9. Even otherwise, we are of the opinion that the recording of reasons, if any, in the proceedings u/s 154 is not sufficient to sustain the independent

proceedings u/s 148. In fact, initiation of proceedings u/s 154 does not require any prior recording of reasons at all. The assessee has only to be

apprised of the mistake and afforded an opportunity to show cause against the rectification. The proceedings u/s 148 are of a different nature

hedged in by conditions and resulting in the reopening of a concluded assessment. The officer has then to apply his mind to the question with

reference to sections 147 and 148 and record his reasons for the reopening. The alleged anterior recording of reasons in the proceedings u/s 154

will not, therefore, suffice for, or be in compliance with section 148(2). What the provision requires is a record of the reasons which prompts the

ITO to reopen the assessment u/s 148. He must record his reasons at that stage. Any anterior note by the officer in the order sheet without any

indication as to whether the officer''s attention had been drawn to it is not sufficient for the purpose of section 148(2). The requirement is

mandatory and unless there is a strict compliance with the same the entire action will stand vitiated. [See Commissioner of Income Tax, Gujarat II

Vs. Kurban Hussain Ibrahimji Mithiborwala, ].

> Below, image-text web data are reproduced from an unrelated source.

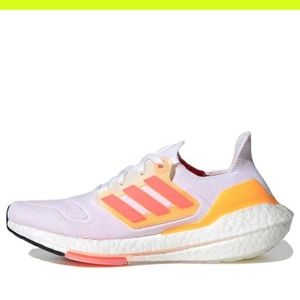 Adidas ultra boost 22 size womens US 7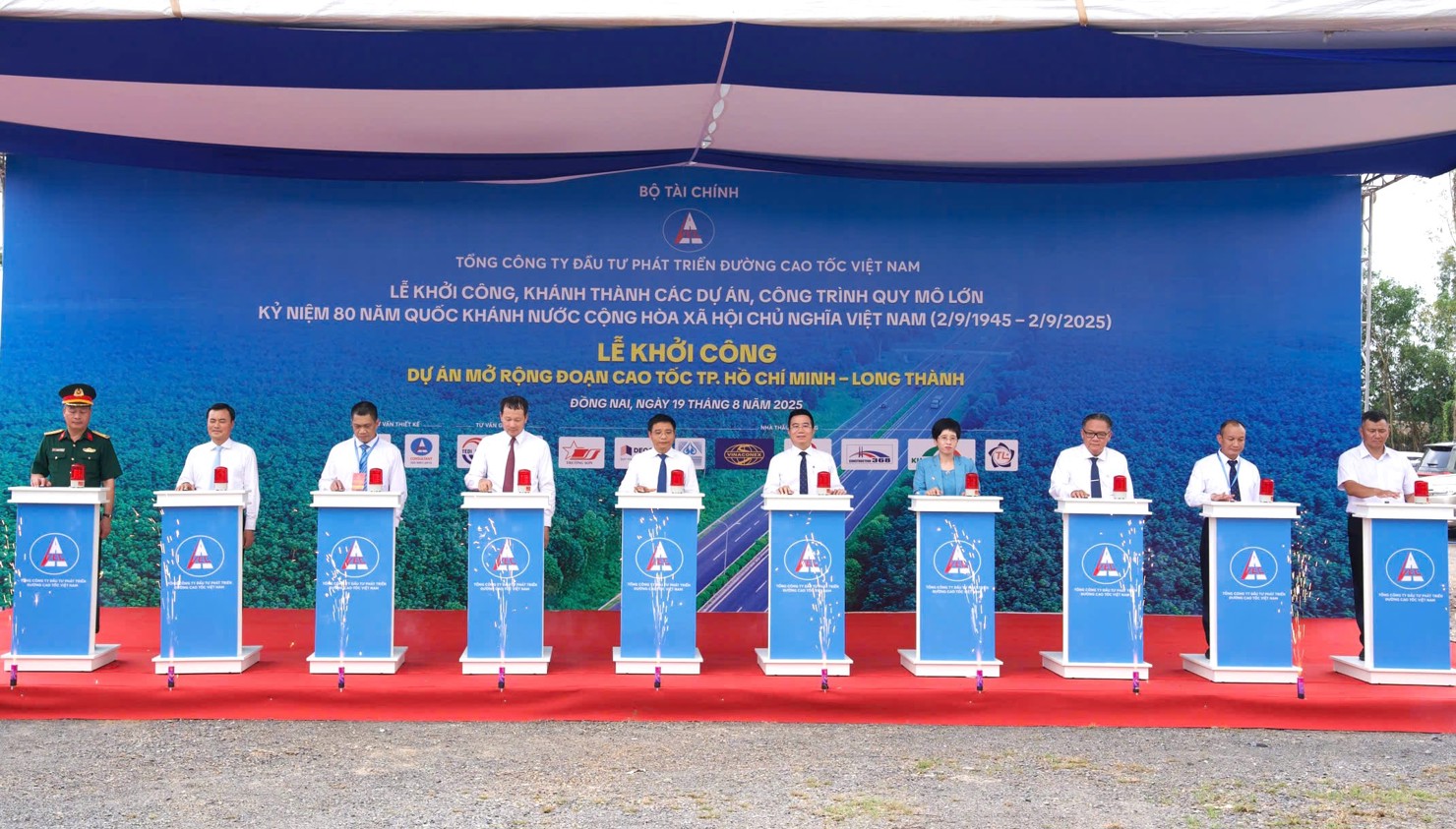 Các đại biểu thực hiện nghi thức khởi công Dự án mở rộng cao tốc TP. Hồ Chí Minh – Long Thành.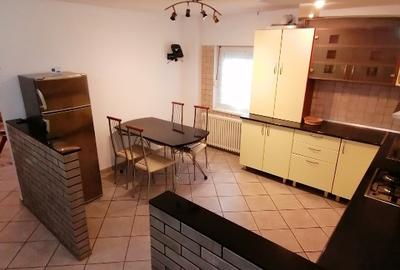 PROPRIETAR închiriez apart 2camere  bl.Cetatii lângă Rolling - 2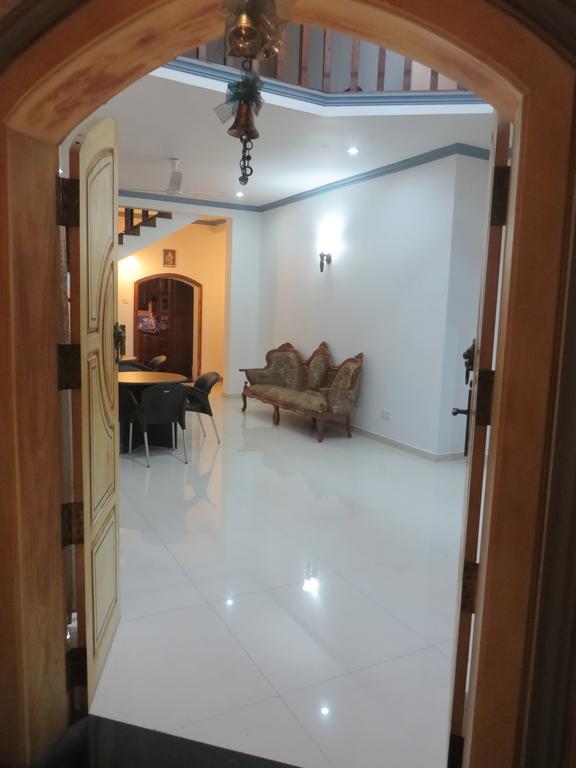 Flipflop Hostel Negombo Exterior photo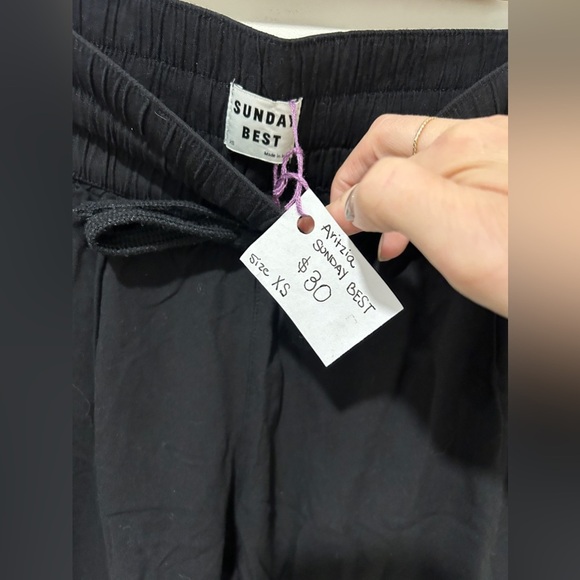 ARITZIA SUNDAY BEST ~ 100% Rayon Joggers ~ size XS - Picture 7 of 7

10. The counsel for the revenue argued, based on the statement in paragraph 9 of the order, that the issue of the notice on 15-3-1976 with the

recital that the ITO had reason to believe that income chargeable to tax had escaped assessment, leads to the inference that reasons had actually

been recorded by the officer. Such a contention cannot stand in the light of the admitted notings in the order sheet which we have extracted earlier.

The fact that the officer had reason to believe that income had escaped assessment does not lead to any inference that reasons had actually been

recorded. That is a separate requirement which had got to be satisfied by the ITO, before clutching at jurisdiction to reopen an assessment. We

overrule this contention. The Tribunal was, therefore, justified in holding that the assessment proceedings were lacking in jurisdiction inasmuch as

the essential condition precedent for the issuance of the notice u/s 148, namely, the recording of reasons under sub-section (2) thereof had not

been complied with. We are in agreement with the view taken by the Tribunal. The question referred to us has, therefore, to be answered in the

affirmative, that is, in favour of the assessee and against the revenue. We do so.